NEUROSCIENCES - Le désir sexuel humain peut se lire dans le cerveau : il se traduit par l'activation ou l'inactivation de zones qui sont globalement les mêmes quels que soient le sexe ou l'orientation sexuelle des personnes concernées, selon le chercheur Serge Stoléru.
Ces nouvelles connaissances pourraient permettre un jour de mieux cerner les troubles de la sexualité, notamment chez les délinquants sexuels comme les pédophiles.
Tous les humains réagissent de la même façon. La seule chose qui change sont les stimuli visuels qui provoquent ces réactions qui n'interviennent pas toutes en même temps: photos érotiques de personnes du sexe opposé ou du même sexe, selon les goûts.
Observation en temps réel
"Même s'il peut y avoir des variations d'une personne à l'autre, on retrouve les mêmes grandes lignes" explique à l'AFP le docteur Stoléru, qui dirige au sein de l'Inserm le seul groupe de recherche consacré au désir sexuel en France.
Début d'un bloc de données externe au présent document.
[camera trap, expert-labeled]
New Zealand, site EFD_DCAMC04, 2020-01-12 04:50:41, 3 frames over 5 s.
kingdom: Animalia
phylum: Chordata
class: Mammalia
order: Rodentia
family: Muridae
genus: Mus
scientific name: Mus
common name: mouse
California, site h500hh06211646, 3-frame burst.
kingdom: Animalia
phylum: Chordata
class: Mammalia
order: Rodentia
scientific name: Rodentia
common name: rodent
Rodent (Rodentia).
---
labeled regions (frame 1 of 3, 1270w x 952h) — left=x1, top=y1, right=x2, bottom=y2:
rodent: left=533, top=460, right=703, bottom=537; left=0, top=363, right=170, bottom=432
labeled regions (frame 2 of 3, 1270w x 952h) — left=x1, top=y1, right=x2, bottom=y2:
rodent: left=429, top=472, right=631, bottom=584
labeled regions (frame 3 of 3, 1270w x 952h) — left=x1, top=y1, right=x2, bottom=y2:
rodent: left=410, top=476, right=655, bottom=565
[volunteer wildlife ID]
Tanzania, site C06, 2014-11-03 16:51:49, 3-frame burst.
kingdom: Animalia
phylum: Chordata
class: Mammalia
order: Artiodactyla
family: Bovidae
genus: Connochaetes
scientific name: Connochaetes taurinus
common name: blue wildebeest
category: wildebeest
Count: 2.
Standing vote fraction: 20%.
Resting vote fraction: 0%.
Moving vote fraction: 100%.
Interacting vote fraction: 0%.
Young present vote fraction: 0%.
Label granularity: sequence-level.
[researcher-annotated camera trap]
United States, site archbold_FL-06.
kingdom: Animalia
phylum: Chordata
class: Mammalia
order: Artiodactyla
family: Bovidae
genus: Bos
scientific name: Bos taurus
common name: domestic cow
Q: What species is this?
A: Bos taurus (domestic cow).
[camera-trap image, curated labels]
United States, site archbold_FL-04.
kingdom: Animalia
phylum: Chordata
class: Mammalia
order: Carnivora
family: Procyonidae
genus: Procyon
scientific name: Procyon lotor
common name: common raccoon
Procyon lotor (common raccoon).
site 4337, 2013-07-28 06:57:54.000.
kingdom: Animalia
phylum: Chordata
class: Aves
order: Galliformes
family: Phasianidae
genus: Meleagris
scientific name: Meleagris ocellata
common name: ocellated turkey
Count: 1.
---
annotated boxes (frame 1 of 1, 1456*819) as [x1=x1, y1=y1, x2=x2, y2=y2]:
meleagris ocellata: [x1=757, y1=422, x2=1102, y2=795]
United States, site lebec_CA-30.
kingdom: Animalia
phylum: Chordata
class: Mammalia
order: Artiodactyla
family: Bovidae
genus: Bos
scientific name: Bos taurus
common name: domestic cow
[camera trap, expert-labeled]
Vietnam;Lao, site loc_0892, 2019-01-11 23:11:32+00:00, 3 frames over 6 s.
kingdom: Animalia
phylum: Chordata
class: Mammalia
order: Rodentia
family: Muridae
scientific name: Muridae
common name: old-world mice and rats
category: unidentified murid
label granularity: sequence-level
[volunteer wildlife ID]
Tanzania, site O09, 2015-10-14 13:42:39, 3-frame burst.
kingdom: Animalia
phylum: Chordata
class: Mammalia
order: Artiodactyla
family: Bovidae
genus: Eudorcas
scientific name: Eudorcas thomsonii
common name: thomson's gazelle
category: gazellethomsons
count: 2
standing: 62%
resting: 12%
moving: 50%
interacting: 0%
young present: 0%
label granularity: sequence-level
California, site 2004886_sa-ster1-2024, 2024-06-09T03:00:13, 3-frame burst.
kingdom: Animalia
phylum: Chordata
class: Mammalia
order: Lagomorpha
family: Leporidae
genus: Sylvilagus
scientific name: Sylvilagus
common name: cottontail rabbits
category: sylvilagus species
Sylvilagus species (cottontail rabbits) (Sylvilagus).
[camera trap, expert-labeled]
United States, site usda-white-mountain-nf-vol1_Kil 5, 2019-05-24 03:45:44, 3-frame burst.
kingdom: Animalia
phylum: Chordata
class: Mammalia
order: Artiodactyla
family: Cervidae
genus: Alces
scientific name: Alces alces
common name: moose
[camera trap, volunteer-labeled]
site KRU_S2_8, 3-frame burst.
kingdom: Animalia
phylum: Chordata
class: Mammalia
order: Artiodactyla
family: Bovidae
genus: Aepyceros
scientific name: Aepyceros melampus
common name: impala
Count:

Ses travaux ont été grandement facilités ces quinze dernières années par les progrès de la neuro-imagerie, avec des techniques telles que la tomographie ou l'IRM fonctionnelle (imagerie par résonance magnétique) qui permettent d'obtenir des vues en 3D de l'activité du cerveau.
"On ne peut pas montrer une pulsion mais on peut voir les modifications qui se passent dans le cerveau au moment de l'excitation", explique le psychiatre, un des spécialistes participant à la semaine du cerveau (11 au 17 mars).
Plusieurs zones stimulées
Mais le désir sexuel n'est pas une entité homogène, il fait intervenir diverses composantes telles que l'aspect cognitif, mais également l'émotion et la motivation et les réactions physiques, qui sont associées chacune à l'activation de plusieurs régions spécifiques du cerveau.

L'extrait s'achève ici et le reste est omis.